ネットショップのあるあるストーリー、「鬼切社長シリーズ」。(前回はこちら)
猪井氏(いいし)先生が退出して、おにぎり水産の会議室には七海さんと麻間(あさま)さんのふたりだけになりました。七海さんは、少しだけ緊張しました。麻間さんがちょっとしたイケメンだからです。
「さて、では具体的にどんなアクションをしていくかを考えましょうか」
麻間さんが声をかけると、七海さんは小さく頷きました。麻間さんは続けていいました。
「猪井氏先生が先ほどおっしゃっていた、おにぎり水産のネットショップがどんなお客様を対象にするのか?ここがアクションを決める上で重要な部分だと思います。それは『笹かまオニギリのことを知っている人』ということです。七海さん、ここから何か思い当たりませんか?」
七海さんは考えました。「笹かまオニギリのことを知っている」とはどんな人のことだろうか。「笹かまオニギリを知ってもらう」機会はどこにあるのだろうか。そうだ。笹かまオニギリを知ってもらう機会は、おにぎり水産の工場に併設している「笹かまオニギリ」の実店舗しかない。七海さんはひらめきました。

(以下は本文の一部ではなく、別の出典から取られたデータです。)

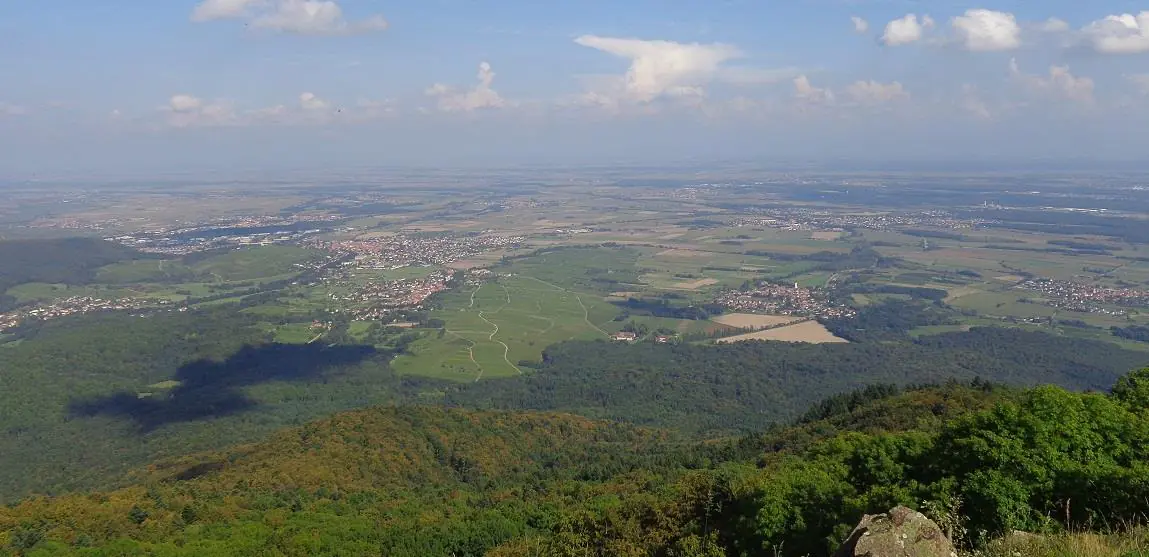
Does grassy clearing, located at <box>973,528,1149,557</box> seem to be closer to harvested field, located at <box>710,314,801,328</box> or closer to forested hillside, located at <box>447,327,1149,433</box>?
forested hillside, located at <box>447,327,1149,433</box>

「麻間さん、『笹かまオニギリのことを知っている人』って、『おにぎり水産の工場見学にきた人』じゃないでしょうか。みなさん工場見学のあと、必ず笹かまオニギリの実店舗でお土産を買われるので、もしたらそこで印象に残ったのかも・・」
「七海さん、いいですね。『笹かまオニギリのことを知っている人』というのは、つまり『笹かまオニギリの存在を知っている人』ということですよね。どこかで笹かまオニギリのことを知ってもらえないと、笹かまオニギリのネットショップを探してもらうチャンスもないわけです。これ、インターネットの特徴なんです」
七海さんが、少し疑問をもったような感じでいいました。
「すいません、麻間さん。インターネットの特徴、ってどういうことですか?」
「はい、失礼しました。七海さん、説明しますね。インターネットって、自分の興味がないことを『偶然知る』機会がすごく少ないんです。例えば、おにぎり水産の工場、おにぎり水産の実店舗『笹かまオニギリ』の場合、他の目的でバスツアーに参加された方が、たまたまおにぎり水産の笹かまぼこのことを知るチャンスがあるわけじゃないですか。でも、笹かまぼこに興味がない人が、インターネットでわざわざ『笹かまぼこ』って検索しますか?」
七海さんは一瞬「クスッ」と笑ってからいいました。
「私の場合、おにぎり水産でけっこう働いているので、笹かまぼこについて気になることがあると検索しちゃいますけどね・・。ただ、普通の人は、『笹かまぼこについて検索しよう!』って思うこと、なかなかないと思います」
「そうなんですよ。インターネットって、インターネットを使うユーザーの『興味』や『欲求』からスタートするんです。つまり、『探す目的』『調べる目的』『知る目的』がなければ、ユーザーに検索してもらえないんですね。その点、おにぎり水産のように工場があったり、実店舗があったりすると、『あれ、こんなのあるんだ。面白そう』って、偶然気にしてもらえる可能性があるじゃないですか。そこがインターネットの特徴なんです」
七海さんは麻間さんがいっていることを手帳にメモしながら話を聞きました。
「少し難しい言葉でいうと、『潜在顧客』と『見込顧客』というものです。おにぎり水産の工場や実店舗は『潜在顧客』にリーチすることができます。インターネットは『見込顧客』に提案するためのものです。インターネットで『潜在顧客』にリーチするのって、簡単じゃないんですよね。このあたりは、これからマーケティングを進めていくことで、より理解が深まりますから」
麻間さんはアツく話しました。いつの間にか、麻間さんの額は汗でびっしょり、濡れていました。